Meade’s model, no doubt, marks an improvement over the H-D models insofar as it takes into account the supply side of capital, labour resources, role of technology and population growth in the process of economic development. But it has great limitations of unrealistic assumptions leading to abstract theoretical structures: The incorporation of many classical assumptions in Meade’s model like perfect competition, perfect mobility, constant returns to scale, perfect substitutability of factors of production make the model too abstract to be applicable to the situations of real world.

It is too mathematical a model, which contains a number of equations based on complex inter-relations of various variables. For example, Meade’s assumptions of constant rate of growth of population, the elasticities of substitution of three factors equal to unity, constant technical progress and neutral towards all factors, constant proportionate of wages, rents and profits saved, under which y = k are all too abstract and unrealistic in nature. Meade’s model assumes closed and laissez-faire economy and neglects the role of social, political, religious, cultural factors, which play an important role in economic growth.

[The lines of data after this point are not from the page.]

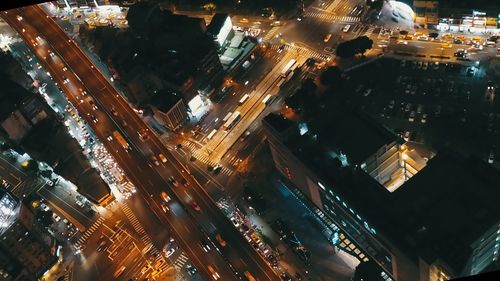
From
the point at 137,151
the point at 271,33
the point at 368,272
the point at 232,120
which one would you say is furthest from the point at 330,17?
the point at 368,272

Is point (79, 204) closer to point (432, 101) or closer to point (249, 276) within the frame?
point (249, 276)

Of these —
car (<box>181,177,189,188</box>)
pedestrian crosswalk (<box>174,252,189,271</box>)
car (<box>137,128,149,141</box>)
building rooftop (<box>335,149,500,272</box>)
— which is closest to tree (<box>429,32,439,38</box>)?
building rooftop (<box>335,149,500,272</box>)

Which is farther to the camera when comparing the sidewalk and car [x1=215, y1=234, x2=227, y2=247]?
car [x1=215, y1=234, x2=227, y2=247]

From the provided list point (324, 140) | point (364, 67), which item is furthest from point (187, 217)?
point (364, 67)

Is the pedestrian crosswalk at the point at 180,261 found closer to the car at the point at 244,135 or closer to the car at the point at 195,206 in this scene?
the car at the point at 195,206

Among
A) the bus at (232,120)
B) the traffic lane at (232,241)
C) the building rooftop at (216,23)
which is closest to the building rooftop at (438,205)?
the traffic lane at (232,241)

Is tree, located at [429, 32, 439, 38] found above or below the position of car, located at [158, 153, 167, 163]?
below

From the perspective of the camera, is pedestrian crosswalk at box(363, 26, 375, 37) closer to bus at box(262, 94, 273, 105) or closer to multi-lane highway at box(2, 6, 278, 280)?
bus at box(262, 94, 273, 105)
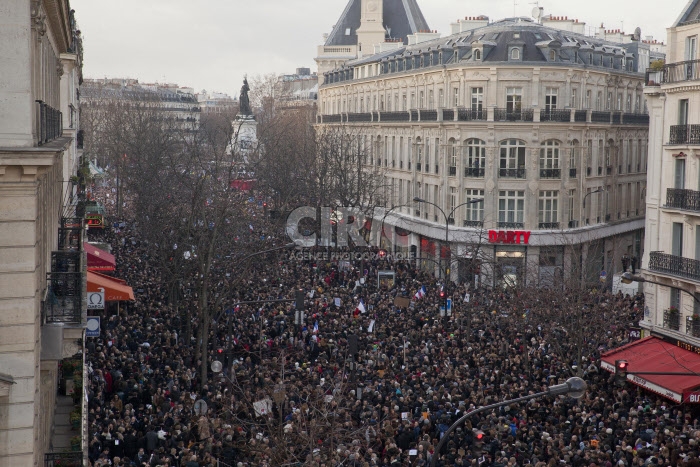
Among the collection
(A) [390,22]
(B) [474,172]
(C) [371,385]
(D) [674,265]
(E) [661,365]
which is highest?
(A) [390,22]

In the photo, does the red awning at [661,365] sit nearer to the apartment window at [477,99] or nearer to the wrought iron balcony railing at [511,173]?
the wrought iron balcony railing at [511,173]

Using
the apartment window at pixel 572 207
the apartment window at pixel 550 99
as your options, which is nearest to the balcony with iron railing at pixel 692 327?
the apartment window at pixel 572 207

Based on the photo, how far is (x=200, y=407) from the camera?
23.4 meters

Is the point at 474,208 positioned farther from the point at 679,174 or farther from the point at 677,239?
the point at 677,239

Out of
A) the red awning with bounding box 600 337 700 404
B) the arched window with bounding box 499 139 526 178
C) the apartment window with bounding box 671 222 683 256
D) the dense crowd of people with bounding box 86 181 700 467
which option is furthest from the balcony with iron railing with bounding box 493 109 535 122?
the red awning with bounding box 600 337 700 404

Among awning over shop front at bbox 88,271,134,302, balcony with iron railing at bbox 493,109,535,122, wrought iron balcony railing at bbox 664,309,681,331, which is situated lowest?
wrought iron balcony railing at bbox 664,309,681,331

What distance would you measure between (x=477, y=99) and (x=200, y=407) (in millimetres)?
33804

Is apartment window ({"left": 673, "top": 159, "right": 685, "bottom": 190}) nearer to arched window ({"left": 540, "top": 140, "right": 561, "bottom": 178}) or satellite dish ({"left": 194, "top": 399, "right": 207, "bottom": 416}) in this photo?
satellite dish ({"left": 194, "top": 399, "right": 207, "bottom": 416})

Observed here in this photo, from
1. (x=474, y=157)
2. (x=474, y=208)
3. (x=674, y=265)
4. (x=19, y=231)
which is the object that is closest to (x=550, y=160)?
(x=474, y=157)

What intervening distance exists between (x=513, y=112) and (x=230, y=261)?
20.4 meters

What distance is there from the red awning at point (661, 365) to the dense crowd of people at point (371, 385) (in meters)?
0.53

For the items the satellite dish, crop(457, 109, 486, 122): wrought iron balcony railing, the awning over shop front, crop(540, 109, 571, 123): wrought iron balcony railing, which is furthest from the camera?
crop(457, 109, 486, 122): wrought iron balcony railing

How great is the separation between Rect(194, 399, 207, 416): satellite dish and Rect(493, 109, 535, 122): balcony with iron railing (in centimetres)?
3270

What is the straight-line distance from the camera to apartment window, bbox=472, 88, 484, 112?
53312mm
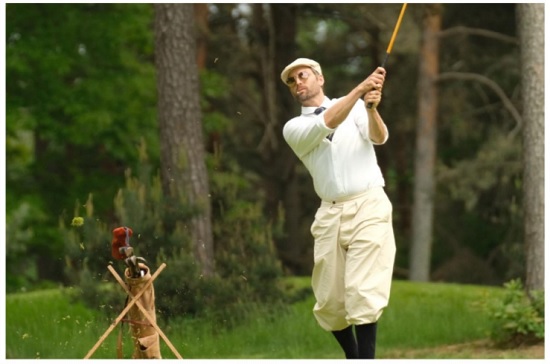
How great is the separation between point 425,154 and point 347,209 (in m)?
16.6

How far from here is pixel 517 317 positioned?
10.7m

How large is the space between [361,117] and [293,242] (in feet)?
53.7

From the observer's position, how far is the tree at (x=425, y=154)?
23.0 metres

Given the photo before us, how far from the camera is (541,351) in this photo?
10.4m

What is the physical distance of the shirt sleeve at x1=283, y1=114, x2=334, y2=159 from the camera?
6.80 meters

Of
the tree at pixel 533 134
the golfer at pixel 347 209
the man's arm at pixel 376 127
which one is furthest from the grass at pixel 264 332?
the man's arm at pixel 376 127

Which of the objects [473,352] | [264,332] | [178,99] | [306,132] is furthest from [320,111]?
[178,99]

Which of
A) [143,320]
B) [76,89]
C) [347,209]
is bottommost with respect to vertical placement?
[143,320]

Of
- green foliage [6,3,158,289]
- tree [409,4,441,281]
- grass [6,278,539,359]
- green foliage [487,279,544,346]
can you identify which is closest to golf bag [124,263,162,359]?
grass [6,278,539,359]

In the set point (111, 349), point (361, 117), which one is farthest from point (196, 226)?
point (361, 117)

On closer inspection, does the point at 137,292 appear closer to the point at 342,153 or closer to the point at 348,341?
the point at 348,341

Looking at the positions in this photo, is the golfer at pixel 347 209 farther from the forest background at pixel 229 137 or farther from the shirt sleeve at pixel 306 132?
the forest background at pixel 229 137

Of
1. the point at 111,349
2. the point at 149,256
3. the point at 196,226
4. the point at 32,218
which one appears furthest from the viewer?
the point at 32,218

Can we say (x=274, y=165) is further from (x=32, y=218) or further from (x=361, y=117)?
(x=361, y=117)
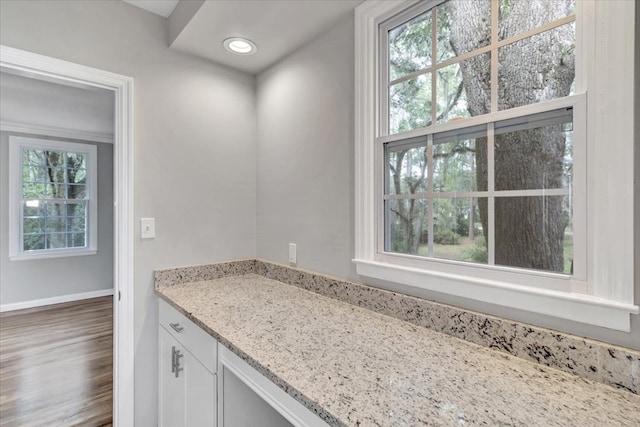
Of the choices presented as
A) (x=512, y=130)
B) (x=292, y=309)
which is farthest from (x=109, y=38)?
(x=512, y=130)

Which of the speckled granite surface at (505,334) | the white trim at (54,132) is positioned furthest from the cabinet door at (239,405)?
the white trim at (54,132)

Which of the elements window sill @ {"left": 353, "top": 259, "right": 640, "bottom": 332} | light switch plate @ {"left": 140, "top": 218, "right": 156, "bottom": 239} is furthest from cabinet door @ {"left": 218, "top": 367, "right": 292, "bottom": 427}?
light switch plate @ {"left": 140, "top": 218, "right": 156, "bottom": 239}

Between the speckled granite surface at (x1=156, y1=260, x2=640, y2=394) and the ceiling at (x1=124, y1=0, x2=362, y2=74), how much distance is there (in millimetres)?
1268

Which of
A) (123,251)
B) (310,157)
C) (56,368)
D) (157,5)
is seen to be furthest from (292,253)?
(56,368)

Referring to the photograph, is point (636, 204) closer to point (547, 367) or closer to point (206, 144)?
point (547, 367)

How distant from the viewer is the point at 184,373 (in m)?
1.43

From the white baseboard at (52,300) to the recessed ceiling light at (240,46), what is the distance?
4.38 metres

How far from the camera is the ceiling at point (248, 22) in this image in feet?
4.66

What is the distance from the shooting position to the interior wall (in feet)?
5.03

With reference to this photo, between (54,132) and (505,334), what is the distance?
529 cm

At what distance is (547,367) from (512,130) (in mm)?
718

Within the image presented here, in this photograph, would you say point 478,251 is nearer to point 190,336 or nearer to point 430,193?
point 430,193

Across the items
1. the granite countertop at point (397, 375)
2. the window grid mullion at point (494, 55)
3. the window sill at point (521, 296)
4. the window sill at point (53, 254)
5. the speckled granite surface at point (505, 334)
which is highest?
the window grid mullion at point (494, 55)

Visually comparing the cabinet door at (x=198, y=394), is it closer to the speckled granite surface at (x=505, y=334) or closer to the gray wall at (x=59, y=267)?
the speckled granite surface at (x=505, y=334)
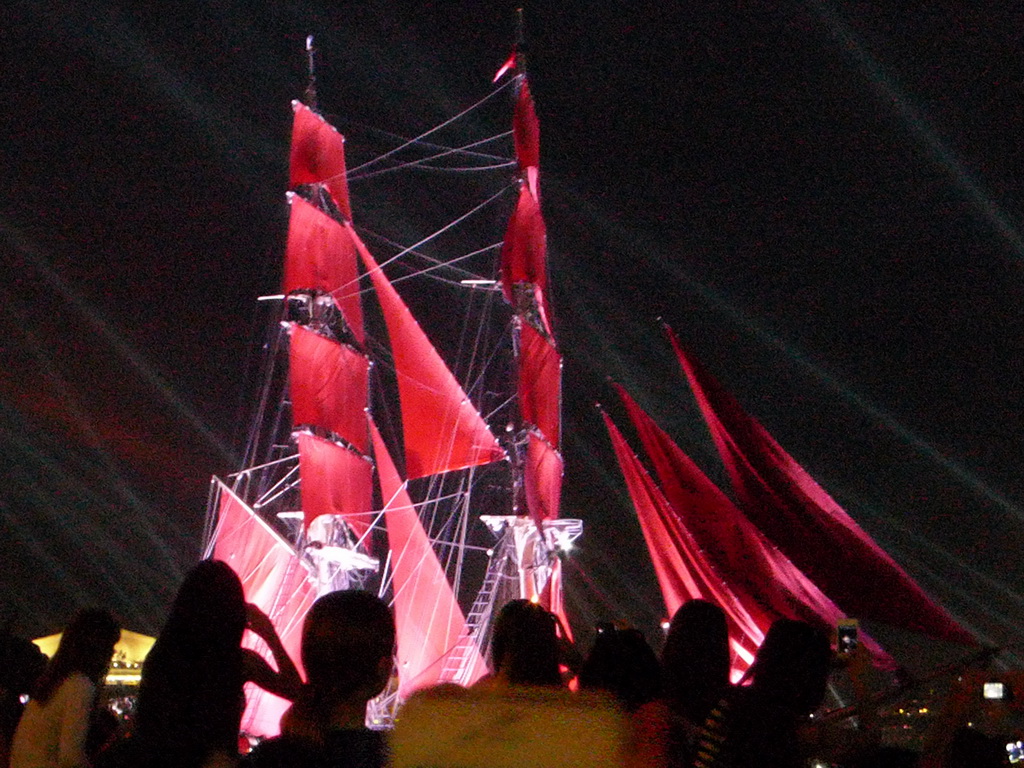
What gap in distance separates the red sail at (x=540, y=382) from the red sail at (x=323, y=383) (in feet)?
19.4

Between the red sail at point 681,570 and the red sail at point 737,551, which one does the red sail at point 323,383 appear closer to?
the red sail at point 681,570

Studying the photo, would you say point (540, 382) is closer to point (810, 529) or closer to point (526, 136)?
point (526, 136)

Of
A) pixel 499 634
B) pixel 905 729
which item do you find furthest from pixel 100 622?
pixel 905 729

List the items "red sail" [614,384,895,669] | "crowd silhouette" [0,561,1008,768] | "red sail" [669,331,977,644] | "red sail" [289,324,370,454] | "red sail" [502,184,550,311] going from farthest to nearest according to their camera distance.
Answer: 1. "red sail" [289,324,370,454]
2. "red sail" [502,184,550,311]
3. "red sail" [614,384,895,669]
4. "red sail" [669,331,977,644]
5. "crowd silhouette" [0,561,1008,768]

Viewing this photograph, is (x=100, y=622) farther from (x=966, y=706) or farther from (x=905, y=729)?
(x=905, y=729)

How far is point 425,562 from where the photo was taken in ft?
101

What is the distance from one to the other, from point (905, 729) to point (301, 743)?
8704 millimetres

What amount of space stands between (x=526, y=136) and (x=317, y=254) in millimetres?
6952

According to Prof. Butterick, there is no place of uncertainty or lags in Meade’s model. The inter-relations and changes thereof in all variables in Meade’s model have been regarded as certain and follow automatically. Meade merely postulates that monetary policy is such as will keep the prices of consumption goods constant, while money wage rates are such as to ensure full employment.

He dodges the problem of foresight by making capital goods perfectly versatile or malleable. It means that the ratio of labour to capital or machines can be changed both in the short and long-run. All these elements go to make Meade’s model less practical and less applicable, especially, in underdeveloped and developing economies.

Economic development is a very complex phenomena and it is not possible to grasp the true nature of the process of growth unless we duly understand and bring into picture the significance of the non-economic factors. Meade’s growth model concentrates too much on the factors that help accumulation of capital and its influence on the rate of growth of income; but capital accumulation, itself is more an effect, almost a symptom of economic growth than its primary cause.